Poursuivez l'entretien sur la crise ivoirienne et l'élection présidentielle à partir de sa dernière phrase.

┌─ Texte de la page

Quelqu’un qui est intelligent devrait préserver ce lieu et en faire un musée et/ou un mémorial. Quand j’ai appris cette nouvelle, j’ai compris que c’est quelqu’un qui ne comprend pas les réalités ordinaires de la construction nationale. Il avait besoin de bons conseillers et surtout des gens qui puissent l’amener à respecter le minimum.

Malheureusement, j’ai l’impression qu’on n’a pas pu le canaliser ou qu’il est entouré par des gens plus enflammés que lui. L’autre chose qui ne rassure pas, c’est que le patron du CNDD ne peut pas parler sans crier pourtant crier, c’est l’aveu d’une certaine faiblesse. Plus on manque d’arguments, plus on crie. Il faut qu’il apprenne à parler à son peuple de manière très calme au lieu de jouer toujours sur une note de surexcitation très stridente.

Revenons à la Côte d’Ivoire. Pensez-vous qu’une élection, même apaisée, pourrait cicatriser définitivement les plaies de la crise ?

• Des plaies comme celles que nous avons connues, sont très graves dans la mesure où il s’agit d’une expérience unique et personne ne pensait que cela pouvait arriver. Cette crise ne peut donc pas se régler par une élection même si elle se passe très bien. Il faut se dire que ce genres de plaies se guérissent sur la moyenne durée. C’est pour ça que dans des pays comme l’Afrique du Sud, il y a eu des Commissions Vérité-Réconciliation.

C’est un processus qu’il faut engager et une élection apaisée en fait partie. La présidentielle va mettre la Côte d’Ivoire sur une voie de guérison plus rapide. De ce point de vue, il faut se dire que des élections sont autant une source de conflits que de gestion de conflits. Ce qui est en jeu aujourd’hui, c’est la manière dont l’élection présidentielle sera organisée et les précautions qui sont en train d’être prises.

Tout cela contribuera à faire en sorte que les résultats qui vont sortir soient à peu près acceptables. Je pense qu’ils ne seront pas acceptés par tout le monde parce qu’on sort d’une tradition démocratique passable. On ne peut pas faire un saut du jour au lendemain. Mais pour moi, l’enjeu sera le fonctionnement des institutions après la présidentielle. Si celui qui est vainqueur n’arrive pas à faire fonctionner la République, si la justice n’est pas égale pour tous, les rancœurs vont refaire surface.

└─
┌─ Données fournies

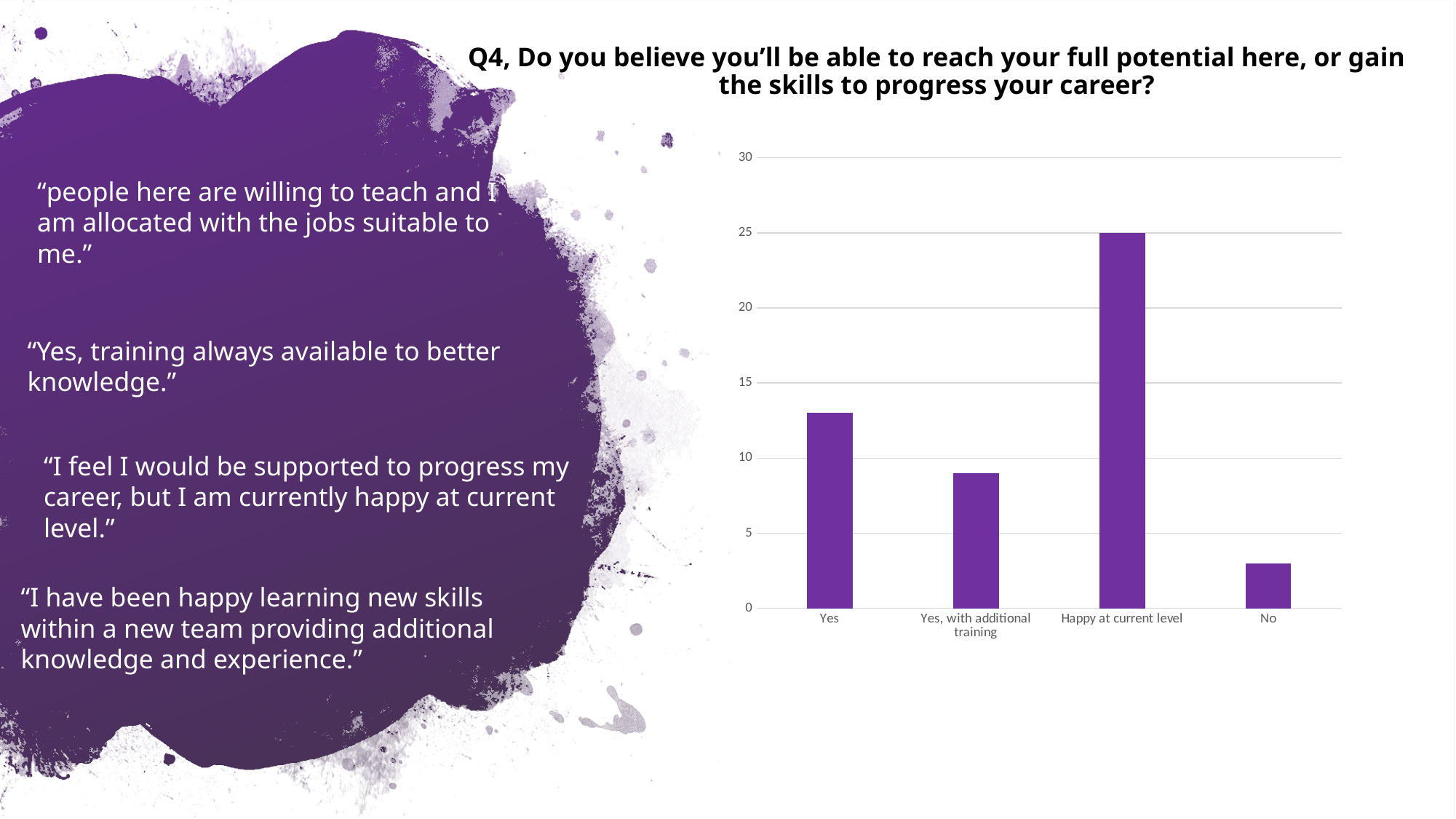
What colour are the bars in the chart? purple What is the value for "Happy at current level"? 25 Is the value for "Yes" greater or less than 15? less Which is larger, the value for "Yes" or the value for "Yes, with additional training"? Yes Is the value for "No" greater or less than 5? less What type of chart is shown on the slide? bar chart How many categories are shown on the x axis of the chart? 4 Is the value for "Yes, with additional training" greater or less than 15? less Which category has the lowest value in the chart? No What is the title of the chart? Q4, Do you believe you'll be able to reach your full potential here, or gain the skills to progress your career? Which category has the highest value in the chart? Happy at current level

└─

# Exercice résolu
Le report sans cesse de la présidentielle ne donne-t-il pas raison à ceux qui pensent que la crise, en l’état, arrange beaucoup plus certains acteurs ?

• Une crise comme celle-là arrange toujours beaucoup de gens de part et d’autre. Il y a des rentiers de la crise. Mon hypothèse est que tant que tous ceux qui ont bâti une sorte d’économie de guerre n’auront pas fini de convertir leurs ressources de guerre en ressources de paix, on ne peut pas sortir d’un tel conflit. Mais les gens ne rejettent pas les dates seulement parce que ça les arrange. Il y a aussi des problèmes réels et les dates qui ont été fixées, tout le monde y a cru tout en sachant qu’on ne peut pas les respecter.

Ce sont des politiciens, et personne ne veut prendre le risque de dire que l’élection peut se tenir avec ce calendrier. On rejette la responsabilité sur la Commission électorale indépendante (CEI), mais depuis au moins trois ou quatre mois, tous les observateurs savaient que le 29 novembre ne sera pas respecté sauf miracle.

Maintenant, il faut se donner un délai raisonnable parce qu’il ne faut pas s’amuser à reporter sine die les dates et se dire qu’au lieu de forcer les choses pour les faire en décembre ou janvier, il faut se donner février ou mars afin d’y aller de manière un peu relax. Personnellement, ça ne me pose pas de problème particulier dans la mesure où le pays connaît des progrès réels, les tensions se sont un peu apaisées, les gens se parlent, les communutés qui, avant, avaient du mal à se reconnaître comme ivoiriennes, recommencent à résoudre leurs problèmes ensemble.

Au moment où on s’achemine cahin-caha vers la présidentielle, on apprend d’un rapport de l’ONU que le Nord comme le Sud se réarment. Comment expliquez-vous ce paradoxe ?

• Ça me paraît effectivement paradoxal. La guerre telle qu’on l’a connue montre que ce n’est pas une question d’armes. Les conflits indiquent que tant que vous n’avez pas une cohésion nationale dans un pays comme le nôtre, personne ne peut gagner une guerre contre une partie de la Côte d’Ivoire.

C’est pourquoi celui qui va gagner l’élection présidentielle doit discuter avec les perdants pour voir éventuellement comment on peut construire un système dans lequel les différentes parties prenantes qui comptent puissent avoir un rôle à jouer. S’armer est une perte d’argent parce qu’on a vu que les armes n’ont pas fait la décision dans cette crise. Si cela est vrai, c’est vraiment dommage.

L’Afrique ne connaît que des crises politiques qui compromettent son développement. Faut-il finalement repenser la politique ?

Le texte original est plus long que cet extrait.